I recently traveled to the Philippines to perform best-man duty at a wedding, and to write about Manila’s mall-based urbanism. But I stuck around longer so I could get a better feel for Filipino culture: what about the food? The literature? The music?
As for the food, visitors can’t possibly avoid it, and in great quantities. And if you’re headed there, I hope you’re not vegetarian. Literarily speaking, Miguel Syjuco’s thrilling debut novel Illustrado started what I hope will become a full-blown movement of international Filipino writing. Lovers of the country’s cinema will all recommend Kidlat Tahimik’s Perfumed Nightmare. And if you want to know about Filipino music, you need only learn one name: the Eraserheads.
Or, more accurately, the ERASƎRHEADS, the modern Filipino rock band that, from what I can tell, has some kind of connection or another to every other modern Filipino rock band. Since their formation in 1989, the Eraserheads have, throughout the usual churn of break-ups and reunions, proven to be one of the most powerful forces in what Filipinos call OPM, or Original Philippine Music.

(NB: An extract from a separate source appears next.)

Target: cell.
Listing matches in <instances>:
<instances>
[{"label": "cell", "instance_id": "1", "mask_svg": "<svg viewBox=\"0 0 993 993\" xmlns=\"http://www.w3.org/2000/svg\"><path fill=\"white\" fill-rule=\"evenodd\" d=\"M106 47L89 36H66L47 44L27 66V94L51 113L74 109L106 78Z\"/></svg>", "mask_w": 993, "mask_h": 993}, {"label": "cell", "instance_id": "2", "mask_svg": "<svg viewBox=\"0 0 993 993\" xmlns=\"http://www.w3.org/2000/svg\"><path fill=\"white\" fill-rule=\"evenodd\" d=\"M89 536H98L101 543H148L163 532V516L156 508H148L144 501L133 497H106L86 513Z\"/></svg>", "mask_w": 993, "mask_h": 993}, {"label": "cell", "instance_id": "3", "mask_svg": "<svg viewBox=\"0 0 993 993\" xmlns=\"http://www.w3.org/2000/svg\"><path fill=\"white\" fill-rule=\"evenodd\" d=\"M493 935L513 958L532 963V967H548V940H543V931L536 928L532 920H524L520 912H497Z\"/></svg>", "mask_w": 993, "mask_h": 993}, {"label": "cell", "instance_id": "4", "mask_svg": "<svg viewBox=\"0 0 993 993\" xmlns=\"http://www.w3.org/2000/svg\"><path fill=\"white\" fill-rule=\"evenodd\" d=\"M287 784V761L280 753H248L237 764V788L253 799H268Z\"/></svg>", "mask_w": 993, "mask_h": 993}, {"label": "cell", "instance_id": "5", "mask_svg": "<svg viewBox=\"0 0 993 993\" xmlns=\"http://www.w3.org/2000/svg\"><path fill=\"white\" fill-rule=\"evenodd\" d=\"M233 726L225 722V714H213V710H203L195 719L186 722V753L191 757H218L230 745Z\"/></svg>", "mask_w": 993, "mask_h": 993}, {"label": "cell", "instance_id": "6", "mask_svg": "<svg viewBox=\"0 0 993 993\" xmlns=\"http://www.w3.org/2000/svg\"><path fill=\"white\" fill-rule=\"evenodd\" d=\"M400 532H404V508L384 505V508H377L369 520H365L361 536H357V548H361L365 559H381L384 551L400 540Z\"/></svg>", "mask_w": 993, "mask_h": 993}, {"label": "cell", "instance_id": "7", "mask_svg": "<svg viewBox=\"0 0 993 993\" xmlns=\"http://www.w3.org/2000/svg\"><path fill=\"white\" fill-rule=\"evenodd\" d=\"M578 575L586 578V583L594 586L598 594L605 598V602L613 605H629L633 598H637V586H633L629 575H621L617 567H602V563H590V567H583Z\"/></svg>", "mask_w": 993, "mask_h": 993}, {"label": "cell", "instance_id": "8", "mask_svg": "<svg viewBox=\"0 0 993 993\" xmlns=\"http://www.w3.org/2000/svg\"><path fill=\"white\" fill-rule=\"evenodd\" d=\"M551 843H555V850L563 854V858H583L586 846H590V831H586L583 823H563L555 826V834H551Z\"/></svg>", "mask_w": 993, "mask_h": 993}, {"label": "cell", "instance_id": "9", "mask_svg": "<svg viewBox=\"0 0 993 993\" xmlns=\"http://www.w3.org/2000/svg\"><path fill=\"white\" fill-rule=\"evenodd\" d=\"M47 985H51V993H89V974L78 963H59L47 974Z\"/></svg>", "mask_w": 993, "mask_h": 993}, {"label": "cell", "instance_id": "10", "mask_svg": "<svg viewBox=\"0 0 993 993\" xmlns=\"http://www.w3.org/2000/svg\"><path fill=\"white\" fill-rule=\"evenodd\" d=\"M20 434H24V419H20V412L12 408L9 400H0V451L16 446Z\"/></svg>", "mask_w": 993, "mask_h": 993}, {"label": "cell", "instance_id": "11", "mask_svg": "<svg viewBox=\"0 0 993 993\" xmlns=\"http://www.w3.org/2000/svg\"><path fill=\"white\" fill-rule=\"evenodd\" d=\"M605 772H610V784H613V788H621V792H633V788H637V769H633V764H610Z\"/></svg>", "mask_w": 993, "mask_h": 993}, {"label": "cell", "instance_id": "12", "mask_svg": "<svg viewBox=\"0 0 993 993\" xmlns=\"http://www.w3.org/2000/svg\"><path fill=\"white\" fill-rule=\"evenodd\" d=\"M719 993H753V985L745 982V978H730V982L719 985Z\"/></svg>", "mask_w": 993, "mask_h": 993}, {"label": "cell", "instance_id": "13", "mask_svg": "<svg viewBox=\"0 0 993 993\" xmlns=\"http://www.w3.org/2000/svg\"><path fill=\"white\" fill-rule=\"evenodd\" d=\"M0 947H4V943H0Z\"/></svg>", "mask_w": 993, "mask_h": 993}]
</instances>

The fact that music actually composed in the Philippines goes even there under a subcultural-sounding abbreviation speaks, in a way, to the instinctive disdain many Filipinos have for things identifiably of their homeland, especially those in a non-English native language like Tagalog.
Though the Philippines bursts with musical talent — department stores there have karaoke machines scattered around for use by anyone who feels a song coming on — it usually gets used in covering English-language songs. Witness, to name one famous example, the surprising rise of Arnel Pineda, who, by dint of his sheer hits-of-the-80s-singing mastery, came to the States in 2007 to take over as the frontman of no less an American institution than Journey.
But the young Eraserheads found that they couldn’t hack it on the Philippines robust cover-band circuit, so they had no option but to succeed on their original material — including non-English-language original material, no less. You can get acquainted with it by listening to this 90-minute Eraserheads mixtape. Given that the band released two new tracks after a decade of recording silence just six months ago, now’s a good time to become a fan.